It’s funny, but I have a lot of conversations about all the travel I, and my fellow investment professionals, do in the course of our daily lives. For some reason, telling people that you “have” to go to New York, Los Angeles, Hong Kong, London, Paris, Monaco or some other “sexeh” locale puts all sorts of weird ideas into people’s heads. It’s like they think business travel turns you into P-Diddy or something. You’re big pimpin’ and you spend the cheese because you go to New York and stay at the W Hotel in Times Square for a night (Starwood whore!).

So, for those of you who wonder what all us lonely travelers do when we’re out on the road, I thought I’d sum it up for you. If either scenario sounds familiar to you, sound off in the comments section.

How Folks Picture My Business Trips

My (first class) flight leaves at a completely reasonable daylight hour. I was able to pack during work hours and therefore had no encroachment upon my “personal life.”

I arrive at the airport and whisk through security ‘cos, you know, frequent flyer street cred.

I board the plane and drink champagne or my alcoholic beverage of choice all the way to my destination, where I am picked up by a helicopter or limousine and deposited at my uber-chic hotel.

My first meeting is always a lunch meeting, which is somewhere swanky and leather and where martinis are swilled until it’s time for my next meeting, which, curiously, is also over drinks.

After that meeting I return to the hotel to return a few calls. Or nap. Or get a massage. You know…”work.” Maybe I even take time to sightsee or catch a show.

My dinner meeting is always somewhere fabulous that the average mortal can’t get into and where my meal costs more than a mortgage payment.

Everyone then adjourns somewhere similarly hip/swanky (depending on the friend) and then finally return to the hotel around midnight.

The next morning starts no earlier than a brunch meeting before I head to the world’s largest board room to make a presentation about how everyone secretly makes money but doesn’t tell “the little people” about it.

I then go to another lunch meeting, knock back a couple of drinks before collecting checks totaling eleventy-million dollars and boarding my (first class) flight home, having skipped security entirely because, let’s face it, I’m me.

How My Business Trips Actually Go

I almost never get a flight that leaves when it’s daylight. Whether that means I get up at the absolute crack of dawn or whether that means I schlep my bags to the office and work all day before racing to the airport to catch a flight that night, I rarely see the outside of an airport while the sun shines.

The whole time I’m en route to the airport, I am checking to see where I am on the upgrade list. However many first class seats are left, there is at least a 50% chance that I am that number plus one.

I do have TSA Pre-Check, but I seem to have a high “hit rate” for random extra screening.
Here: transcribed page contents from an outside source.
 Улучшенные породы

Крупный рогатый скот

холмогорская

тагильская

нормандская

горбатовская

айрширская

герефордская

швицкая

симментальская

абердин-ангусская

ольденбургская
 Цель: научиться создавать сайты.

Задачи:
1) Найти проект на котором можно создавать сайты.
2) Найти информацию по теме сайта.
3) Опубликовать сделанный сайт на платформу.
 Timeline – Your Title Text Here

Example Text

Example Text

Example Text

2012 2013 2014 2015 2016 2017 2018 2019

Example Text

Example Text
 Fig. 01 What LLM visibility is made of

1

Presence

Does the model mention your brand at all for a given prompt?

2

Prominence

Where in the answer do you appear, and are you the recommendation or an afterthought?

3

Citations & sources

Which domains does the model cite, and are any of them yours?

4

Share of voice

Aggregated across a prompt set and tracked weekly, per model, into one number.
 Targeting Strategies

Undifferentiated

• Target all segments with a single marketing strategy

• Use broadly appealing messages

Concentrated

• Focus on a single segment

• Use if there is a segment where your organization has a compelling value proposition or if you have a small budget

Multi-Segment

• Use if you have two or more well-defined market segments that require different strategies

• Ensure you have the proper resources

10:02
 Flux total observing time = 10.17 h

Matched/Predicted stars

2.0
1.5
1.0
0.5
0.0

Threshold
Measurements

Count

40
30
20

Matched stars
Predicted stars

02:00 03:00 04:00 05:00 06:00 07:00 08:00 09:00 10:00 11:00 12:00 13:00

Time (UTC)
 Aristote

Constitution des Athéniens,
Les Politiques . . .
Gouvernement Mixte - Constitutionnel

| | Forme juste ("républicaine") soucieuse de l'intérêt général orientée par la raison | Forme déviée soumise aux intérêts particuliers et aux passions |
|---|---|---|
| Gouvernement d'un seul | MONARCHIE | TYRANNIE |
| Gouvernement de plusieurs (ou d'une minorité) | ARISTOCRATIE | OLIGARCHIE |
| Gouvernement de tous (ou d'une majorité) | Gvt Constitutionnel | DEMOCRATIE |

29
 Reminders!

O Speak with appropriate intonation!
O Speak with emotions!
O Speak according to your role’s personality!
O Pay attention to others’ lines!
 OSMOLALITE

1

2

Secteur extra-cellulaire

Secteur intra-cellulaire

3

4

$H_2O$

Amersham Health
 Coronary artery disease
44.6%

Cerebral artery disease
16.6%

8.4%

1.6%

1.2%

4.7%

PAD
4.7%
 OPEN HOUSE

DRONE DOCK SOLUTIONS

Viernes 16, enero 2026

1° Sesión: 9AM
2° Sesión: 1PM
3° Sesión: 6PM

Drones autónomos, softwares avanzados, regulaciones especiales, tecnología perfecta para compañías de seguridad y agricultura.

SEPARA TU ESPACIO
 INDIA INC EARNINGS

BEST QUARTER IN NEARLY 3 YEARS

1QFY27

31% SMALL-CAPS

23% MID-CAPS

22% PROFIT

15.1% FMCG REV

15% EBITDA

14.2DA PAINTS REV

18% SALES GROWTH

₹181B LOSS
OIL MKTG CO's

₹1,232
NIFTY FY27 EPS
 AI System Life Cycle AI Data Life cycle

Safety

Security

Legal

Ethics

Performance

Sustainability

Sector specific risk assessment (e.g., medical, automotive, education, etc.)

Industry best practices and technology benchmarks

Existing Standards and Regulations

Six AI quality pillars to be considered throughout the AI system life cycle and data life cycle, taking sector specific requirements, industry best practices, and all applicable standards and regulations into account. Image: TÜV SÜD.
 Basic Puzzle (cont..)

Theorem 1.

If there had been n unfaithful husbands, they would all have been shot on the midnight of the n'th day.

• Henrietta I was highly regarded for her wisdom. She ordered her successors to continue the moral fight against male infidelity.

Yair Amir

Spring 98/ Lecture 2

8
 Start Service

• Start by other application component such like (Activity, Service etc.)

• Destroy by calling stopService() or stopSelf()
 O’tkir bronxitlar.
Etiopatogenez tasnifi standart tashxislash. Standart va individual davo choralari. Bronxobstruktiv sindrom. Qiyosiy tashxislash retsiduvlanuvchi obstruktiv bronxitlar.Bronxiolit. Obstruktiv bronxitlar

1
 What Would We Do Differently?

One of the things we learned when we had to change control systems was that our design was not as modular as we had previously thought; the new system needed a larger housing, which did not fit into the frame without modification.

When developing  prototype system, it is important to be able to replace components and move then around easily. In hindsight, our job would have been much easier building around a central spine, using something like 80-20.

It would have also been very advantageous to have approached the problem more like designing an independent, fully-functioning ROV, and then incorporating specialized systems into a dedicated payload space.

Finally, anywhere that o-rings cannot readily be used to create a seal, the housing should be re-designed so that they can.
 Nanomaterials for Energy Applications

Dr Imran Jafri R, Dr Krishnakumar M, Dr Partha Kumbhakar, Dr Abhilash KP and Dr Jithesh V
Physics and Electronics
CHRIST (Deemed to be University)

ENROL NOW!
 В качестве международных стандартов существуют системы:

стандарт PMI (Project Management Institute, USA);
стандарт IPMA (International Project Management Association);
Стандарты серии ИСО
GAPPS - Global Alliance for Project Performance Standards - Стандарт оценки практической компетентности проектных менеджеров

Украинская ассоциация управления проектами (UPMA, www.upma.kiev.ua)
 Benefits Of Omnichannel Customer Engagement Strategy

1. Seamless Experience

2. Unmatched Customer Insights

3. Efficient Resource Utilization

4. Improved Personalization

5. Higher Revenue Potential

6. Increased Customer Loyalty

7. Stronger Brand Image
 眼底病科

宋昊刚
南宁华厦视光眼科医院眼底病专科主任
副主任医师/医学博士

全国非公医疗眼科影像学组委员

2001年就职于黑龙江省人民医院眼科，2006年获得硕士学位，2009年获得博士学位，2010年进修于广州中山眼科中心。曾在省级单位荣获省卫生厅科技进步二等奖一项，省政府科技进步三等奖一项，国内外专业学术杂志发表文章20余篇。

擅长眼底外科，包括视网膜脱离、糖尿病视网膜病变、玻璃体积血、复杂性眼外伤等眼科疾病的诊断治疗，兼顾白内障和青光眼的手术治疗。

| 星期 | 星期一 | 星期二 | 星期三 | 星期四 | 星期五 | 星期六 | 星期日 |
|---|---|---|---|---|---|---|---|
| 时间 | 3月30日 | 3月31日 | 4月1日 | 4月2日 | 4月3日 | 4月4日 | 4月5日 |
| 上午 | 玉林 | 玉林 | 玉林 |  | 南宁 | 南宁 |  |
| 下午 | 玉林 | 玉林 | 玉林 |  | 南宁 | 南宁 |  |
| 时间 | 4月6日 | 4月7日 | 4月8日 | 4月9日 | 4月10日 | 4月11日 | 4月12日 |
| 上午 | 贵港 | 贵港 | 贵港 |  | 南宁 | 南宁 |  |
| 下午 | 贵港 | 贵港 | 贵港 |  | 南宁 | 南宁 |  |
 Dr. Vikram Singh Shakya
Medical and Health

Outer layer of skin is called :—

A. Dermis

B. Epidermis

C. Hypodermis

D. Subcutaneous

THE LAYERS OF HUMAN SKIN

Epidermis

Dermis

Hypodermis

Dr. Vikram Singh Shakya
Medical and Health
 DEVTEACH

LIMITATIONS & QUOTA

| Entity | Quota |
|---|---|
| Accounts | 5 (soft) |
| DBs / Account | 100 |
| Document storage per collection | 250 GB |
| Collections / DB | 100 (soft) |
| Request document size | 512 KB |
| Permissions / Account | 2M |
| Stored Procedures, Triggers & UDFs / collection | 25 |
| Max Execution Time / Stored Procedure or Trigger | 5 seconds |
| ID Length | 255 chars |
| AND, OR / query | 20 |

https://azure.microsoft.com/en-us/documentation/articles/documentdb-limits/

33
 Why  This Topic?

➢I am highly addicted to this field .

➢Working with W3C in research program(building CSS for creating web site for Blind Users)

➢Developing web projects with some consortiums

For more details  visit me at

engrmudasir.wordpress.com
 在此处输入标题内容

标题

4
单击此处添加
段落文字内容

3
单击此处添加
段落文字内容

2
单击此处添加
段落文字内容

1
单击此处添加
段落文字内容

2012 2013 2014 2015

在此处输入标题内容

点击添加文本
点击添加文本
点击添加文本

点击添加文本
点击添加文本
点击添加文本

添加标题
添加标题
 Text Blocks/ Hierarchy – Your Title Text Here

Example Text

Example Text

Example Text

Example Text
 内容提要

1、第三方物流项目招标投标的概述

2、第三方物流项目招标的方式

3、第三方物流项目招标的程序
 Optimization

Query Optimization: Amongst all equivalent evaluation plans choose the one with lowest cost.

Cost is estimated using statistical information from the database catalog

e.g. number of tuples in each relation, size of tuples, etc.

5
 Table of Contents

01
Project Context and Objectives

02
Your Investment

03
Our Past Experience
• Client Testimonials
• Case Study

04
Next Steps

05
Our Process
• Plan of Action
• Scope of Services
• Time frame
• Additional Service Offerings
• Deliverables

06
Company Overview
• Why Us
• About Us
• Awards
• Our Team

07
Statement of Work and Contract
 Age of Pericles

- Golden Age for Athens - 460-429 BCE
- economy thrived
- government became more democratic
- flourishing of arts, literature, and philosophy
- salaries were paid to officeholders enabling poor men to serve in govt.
So I get often get felt up before boarding the plane. And it’s Nashville, so there’s often someone with a gun in the pre-check line. After security I rush to take my seat and put my earphones in (and/or feign sleep) before my seatmate can strike up a conversation about insurance, actuarial work, healthcare or some other topic I could care less about.

I arrive at my destination city and get in a cab. It usually smells like Fritos. Unless it’s been raining in which case it smells like O that didn’t stay with the B. And Fritos. (C’mon y’all, that helicopter thing was like TWO TIMES and it only happens for GAIM Monaco).

I drop by the hotel (which is either corporate or points-grabbing approved), but my room isn’t ready because it’s still WAY early to check in. I store my bags and run to my first meeting.

(Full disclosure: Sometimes I check in so late that the only rooms left are “accessible”, so I get to hang my clothes 3 feet off the floor…almost equally fun).

I generally have meeting scheduled back to back. A full day will have no fewer than 5 meetings, which is just doable if you don't have more than 30 minutes travel time in between each. My last meeting of the day may include a glass of wine, but otherwise, weirdly, there is no adult refreshment during the course of my day. 50% of the time I have a dinner to go to, and 50% I have a date with room service while I work on all the stuff that didn’t get done while I was flying around like a buzz saw all day.

At some point, either really late at night or super early the next morning, someone calls who has forgotten I’m in another time zone. I tell them it’s fine while wiping sleep out of my eyes and firing up my computer. Hint: I sound unusually perky when you wake me up.

The next day starts with breakfast at 8:00 where one or both people don’t really get to eat because they are trying to do work during the meal. I generally check out of the hotel before this meeting so I’m essentially homeless from now on, and schedule meetings back to back until I get back into a Frito-esque cab to return to the airport.

Flights home seem to have some sort of karma attached that makes them more likely to be delayed. I hang out in the Admiral’s Club doing work that I didn’t get done during the day and listening to other business people talk too loudly into their phones. I eat too many pieces of square cheese and brownie bites.

I finally get home (after dark) and go to bed. The next workday happens 8 hours or less later.

The moral of the story: Business travel? Super sexy. Sorry to spoil your fantasy.